# PROBLEM DESCRIPTION
Copy the lines below exactly. Start at the first and finish with the line containing "scientific name: Eudorcas thomsonii".

START SOURCE RECORDS

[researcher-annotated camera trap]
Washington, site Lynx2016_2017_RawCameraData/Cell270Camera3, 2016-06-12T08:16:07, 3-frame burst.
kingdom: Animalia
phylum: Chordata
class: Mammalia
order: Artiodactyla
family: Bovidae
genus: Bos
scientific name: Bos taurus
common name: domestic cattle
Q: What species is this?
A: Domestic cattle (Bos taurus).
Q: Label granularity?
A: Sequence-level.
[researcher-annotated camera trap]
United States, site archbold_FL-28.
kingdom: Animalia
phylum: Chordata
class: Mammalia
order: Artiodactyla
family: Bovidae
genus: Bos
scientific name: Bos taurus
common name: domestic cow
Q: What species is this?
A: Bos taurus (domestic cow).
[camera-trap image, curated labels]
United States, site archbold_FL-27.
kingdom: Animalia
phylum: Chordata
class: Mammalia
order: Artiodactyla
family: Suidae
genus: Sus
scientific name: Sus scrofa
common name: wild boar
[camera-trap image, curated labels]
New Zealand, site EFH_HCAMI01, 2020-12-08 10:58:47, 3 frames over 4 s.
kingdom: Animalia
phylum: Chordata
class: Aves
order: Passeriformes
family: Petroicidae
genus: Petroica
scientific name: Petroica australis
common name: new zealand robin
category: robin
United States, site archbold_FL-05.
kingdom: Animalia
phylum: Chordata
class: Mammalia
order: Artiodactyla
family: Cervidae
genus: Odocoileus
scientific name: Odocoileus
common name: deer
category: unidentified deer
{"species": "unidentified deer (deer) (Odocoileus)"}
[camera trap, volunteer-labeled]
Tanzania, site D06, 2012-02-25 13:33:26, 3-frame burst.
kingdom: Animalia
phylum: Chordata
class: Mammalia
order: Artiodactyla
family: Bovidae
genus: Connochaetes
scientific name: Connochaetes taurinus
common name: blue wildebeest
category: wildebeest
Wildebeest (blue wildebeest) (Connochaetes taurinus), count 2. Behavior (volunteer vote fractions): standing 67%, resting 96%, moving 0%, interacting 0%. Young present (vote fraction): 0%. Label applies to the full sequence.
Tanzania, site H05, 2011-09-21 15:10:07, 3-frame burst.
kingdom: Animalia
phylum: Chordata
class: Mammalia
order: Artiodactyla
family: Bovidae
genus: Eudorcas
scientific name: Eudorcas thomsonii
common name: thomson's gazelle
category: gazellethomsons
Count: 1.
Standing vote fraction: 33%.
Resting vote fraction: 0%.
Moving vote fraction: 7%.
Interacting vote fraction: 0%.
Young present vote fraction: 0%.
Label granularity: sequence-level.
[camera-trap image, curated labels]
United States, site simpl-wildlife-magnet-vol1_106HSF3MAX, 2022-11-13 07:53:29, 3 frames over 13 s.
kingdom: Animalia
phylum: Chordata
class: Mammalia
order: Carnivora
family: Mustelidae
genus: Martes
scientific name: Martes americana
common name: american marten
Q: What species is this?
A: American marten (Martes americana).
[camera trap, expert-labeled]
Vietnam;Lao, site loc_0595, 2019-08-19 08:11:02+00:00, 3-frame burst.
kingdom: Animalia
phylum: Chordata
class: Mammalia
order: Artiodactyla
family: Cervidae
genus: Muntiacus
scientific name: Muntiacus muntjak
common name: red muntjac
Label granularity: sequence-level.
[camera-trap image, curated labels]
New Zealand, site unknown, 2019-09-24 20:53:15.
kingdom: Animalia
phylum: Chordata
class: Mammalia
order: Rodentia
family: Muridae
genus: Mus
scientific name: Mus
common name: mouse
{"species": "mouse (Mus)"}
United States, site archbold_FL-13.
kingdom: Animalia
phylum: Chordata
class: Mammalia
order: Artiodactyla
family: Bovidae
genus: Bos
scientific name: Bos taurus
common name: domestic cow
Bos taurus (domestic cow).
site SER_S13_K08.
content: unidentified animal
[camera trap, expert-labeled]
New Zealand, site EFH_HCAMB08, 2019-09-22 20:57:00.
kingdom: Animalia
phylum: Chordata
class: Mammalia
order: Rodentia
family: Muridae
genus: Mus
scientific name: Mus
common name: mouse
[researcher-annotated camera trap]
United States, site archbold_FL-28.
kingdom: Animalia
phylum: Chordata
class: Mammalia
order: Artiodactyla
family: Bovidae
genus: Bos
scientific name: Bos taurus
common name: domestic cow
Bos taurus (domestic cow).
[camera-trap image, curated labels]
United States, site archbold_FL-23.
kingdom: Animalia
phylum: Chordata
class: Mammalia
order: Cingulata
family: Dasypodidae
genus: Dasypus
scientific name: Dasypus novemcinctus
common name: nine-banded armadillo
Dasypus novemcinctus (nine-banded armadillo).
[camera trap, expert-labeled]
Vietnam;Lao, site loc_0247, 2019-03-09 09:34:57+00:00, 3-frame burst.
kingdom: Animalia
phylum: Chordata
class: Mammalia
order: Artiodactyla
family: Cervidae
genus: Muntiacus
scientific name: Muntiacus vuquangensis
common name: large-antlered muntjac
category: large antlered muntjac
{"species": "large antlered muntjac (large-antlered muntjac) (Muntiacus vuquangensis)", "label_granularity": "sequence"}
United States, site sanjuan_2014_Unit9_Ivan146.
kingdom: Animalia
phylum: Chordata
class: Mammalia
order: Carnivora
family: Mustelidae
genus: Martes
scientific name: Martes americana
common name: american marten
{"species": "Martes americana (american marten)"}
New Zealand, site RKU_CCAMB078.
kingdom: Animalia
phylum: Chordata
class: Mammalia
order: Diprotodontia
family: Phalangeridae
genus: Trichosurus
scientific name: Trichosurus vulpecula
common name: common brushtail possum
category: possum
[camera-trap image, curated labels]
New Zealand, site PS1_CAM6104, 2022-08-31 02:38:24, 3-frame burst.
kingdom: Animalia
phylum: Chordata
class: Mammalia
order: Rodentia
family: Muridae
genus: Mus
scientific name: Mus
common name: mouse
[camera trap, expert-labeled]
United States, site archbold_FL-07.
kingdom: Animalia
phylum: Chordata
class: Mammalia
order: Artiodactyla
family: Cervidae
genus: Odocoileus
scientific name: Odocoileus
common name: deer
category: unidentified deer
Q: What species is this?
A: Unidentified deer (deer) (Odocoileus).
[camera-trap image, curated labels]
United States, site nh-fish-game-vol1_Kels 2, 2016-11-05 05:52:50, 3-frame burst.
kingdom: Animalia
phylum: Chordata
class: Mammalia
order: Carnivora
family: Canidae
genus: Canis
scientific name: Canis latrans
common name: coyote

END SOURCE RECORDS

# RESPONSE
[researcher-annotated camera trap]
Washington, site Lynx2016_2017_RawCameraData/Cell270Camera3, 2016-06-12T08:16:07, 3-frame burst.
kingdom: Animalia
phylum: Chordata
class: Mammalia
order: Artiodactyla
family: Bovidae
genus: Bos
scientific name: Bos taurus
common name: domestic cattle
Q: What species is this?
A: Domestic cattle (Bos taurus).
Q: Label granularity?
A: Sequence-level.
[researcher-annotated camera trap]
United States, site archbold_FL-28.
kingdom: Animalia
phylum: Chordata
class: Mammalia
order: Artiodactyla
family: Bovidae
genus: Bos
scientific name: Bos taurus
common name: domestic cow
Q: What species is this?
A: Bos taurus (domestic cow).
[camera-trap image, curated labels]
United States, site archbold_FL-27.
kingdom: Animalia
phylum: Chordata
class: Mammalia
order: Artiodactyla
family: Suidae
genus: Sus
scientific name: Sus scrofa
common name: wild boar
[camera-trap image, curated labels]
New Zealand, site EFH_HCAMI01, 2020-12-08 10:58:47, 3 frames over 4 s.
kingdom: Animalia
phylum: Chordata
class: Aves
order: Passeriformes
family: Petroicidae
genus: Petroica
scientific name: Petroica australis
common name: new zealand robin
category: robin
United States, site archbold_FL-05.
kingdom: Animalia
phylum: Chordata
class: Mammalia
order: Artiodactyla
family: Cervidae
genus: Odocoileus
scientific name: Odocoileus
common name: deer
category: unidentified deer
{"species": "unidentified deer (deer) (Odocoileus)"}
[camera trap, volunteer-labeled]
Tanzania, site D06, 2012-02-25 13:33:26, 3-frame burst.
kingdom: Animalia
phylum: Chordata
class: Mammalia
order: Artiodactyla
family: Bovidae
genus: Connochaetes
scientific name: Connochaetes taurinus
common name: blue wildebeest
category: wildebeest
Wildebeest (blue wildebeest) (Connochaetes taurinus), count 2. Behavior (volunteer vote fractions): standing 67%, resting 96%, moving 0%, interacting 0%. Young present (vote fraction): 0%. Label applies to the full sequence.
Tanzania, site H05, 2011-09-21 15:10:07, 3-frame burst.
kingdom: Animalia
phylum: Chordata
class: Mammalia
order: Artiodactyla
family: Bovidae
genus: Eudorcas
scientific name: Eudorcas thomsonii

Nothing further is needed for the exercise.